Death crash driver walks free from court
A female driver wept as she walked free from court last night after a jury cleared her of causing the death of a motorcyclist in a road crash.
Collisha Burch was found not guilty in Supreme Court of causing the death of mother of two Kerry Hollis by careless driving and another charge of causing her death by driving with a dangerous drug in her system.
Michael Hollis, Ms Hollis’s father-in-law, said he was “disappointed” with the outcome.
He added: “It’s kind of a bit of a travesty, I think all the evidence was there.”
Mr Hollis said his son has two young children who were left without a mother.
He added: “This is probably one of the worst decisions I have ever heard of in Bermuda. This is clear-cut and it’s a travesty.”
Mr Hollis added: “It just doesn’t make any sense, it makes no sense.”
Ms Hollis, who was 38 and from Southampton, died as a result of the collision on September 28 last year.
The unanimous verdict came after about three hours of deliberation by the jury. The court earlier heard Ms Hollis was riding a motorcycle east along Middle Road, near Five Star Island, and Ms Burch, 31, of Warwick, was driving a car in the opposite direction.
Larissa Burgess, for the prosecution, earlier told the court that the evidence showed Ms Burch’s car veered into the eastbound lane because the defendant was travelling too fast around a nearby bend and lost control.
She said: “Even the defendant’s evidence, there was speed involved despite her insisting 45km/h is not really speeding.
“She’s not been able to say in any specific way how she knew she was travelling at 45km/h, but you all know the speed limit is 35km/h.”
Ms Burgess added that the defence’s own expert witness said he did not see why a car would not be able to negotiate the turn at 35km/h, or even 45km/h.
The prosecutor also challenged Ms Burch’s claim that she had seen a bright light just before the collision but was unable to say where the light came from.
Ms Burgess said: “Even if you accept that this bright light did appear, you can think about how you would react to those circumstances.”
She also questioned why the defendant, on her own evidence, called family members immediately after the collision.
Ms Burgess said: “Ms Burch’s tells you that on her recollection after the collision, she got out of her car.
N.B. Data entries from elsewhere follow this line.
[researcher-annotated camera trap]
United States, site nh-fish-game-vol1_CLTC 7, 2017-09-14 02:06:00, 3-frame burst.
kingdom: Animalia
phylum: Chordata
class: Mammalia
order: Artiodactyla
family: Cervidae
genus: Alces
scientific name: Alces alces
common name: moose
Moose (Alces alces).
She ran over to Ms Hollis, went back to her car, got her phone and started making calls to her brother, to her aunt, her family. Everybody but 911.”
Ms Burgess also directed the jury to the results of Ms Burch’s blood test, which found that she had used cannabis.
The prosecutor said: “She told you on the stand that she does or did in fact smoke cannabis. She said she smoked once or twice a week. She said she smoked three times per month. She then said she smoked when she was in the UK on her trip.”
But Ms Burgess also argued that the charge was that Ms Burch, 31, had a dangerous drug in her blood at the time of the crash, not that she was impaired.
Marc Daniels, Ms Burch’s defence lawyer, argued that the Crown’s case was full of holes and unanswered questions.
He said the police investigation had focused on Ms Burch without having considered Ms Hollis’s driving.
Mr Daniels said: “We don’t have any evidence of speed. We don’t know about how fast Ms Burch was travelling, nor do we have any evidence about how fast or slow Ms Hollis was going.”
He added: “Was Ms Hollis speeding at all? Not to cast aspersions, but the simple reality is we don’t know.
“What was the manner of her driving? We don’t know. Did she have lights on?
“We could have known if the police had gone to Barnes Corner, collected the CCTV footage and reviewed it.”
Mr Daniels questioned why police did not properly inspect Ms Hollis’s motorcycle. He said: “It’s almost as if the Crown said Ms Hollis was killed.It happened on her side of the road. She has to have been in the right and there’s no need to investigate her side of the collision.”
Mr Daniels also argued there was a fundamental disagreement between expert witnesses about the effect of driving too fast around a corner.
Sergeant Olasunkanmi Akinmola, a police crash expert, told the court that a vehicle would lose control if it travels above a “critical curve speed”.
But an expert witness for the defence said the vehicle would travel to the outside of the curve in those circumstances while Ms Burch was alleged to have travelled to the inside of the curve.
Mr Daniels said that while Ms Burch had cannabis in her system, there was no evidence before the court that she was impaired by the drug or that it contributed to the collision.
He added the crash was an accident that took place at a frequent accident spot when conditions were dark and wet.
Mr Daniels said: “It seems like a case that has been created with not too much.”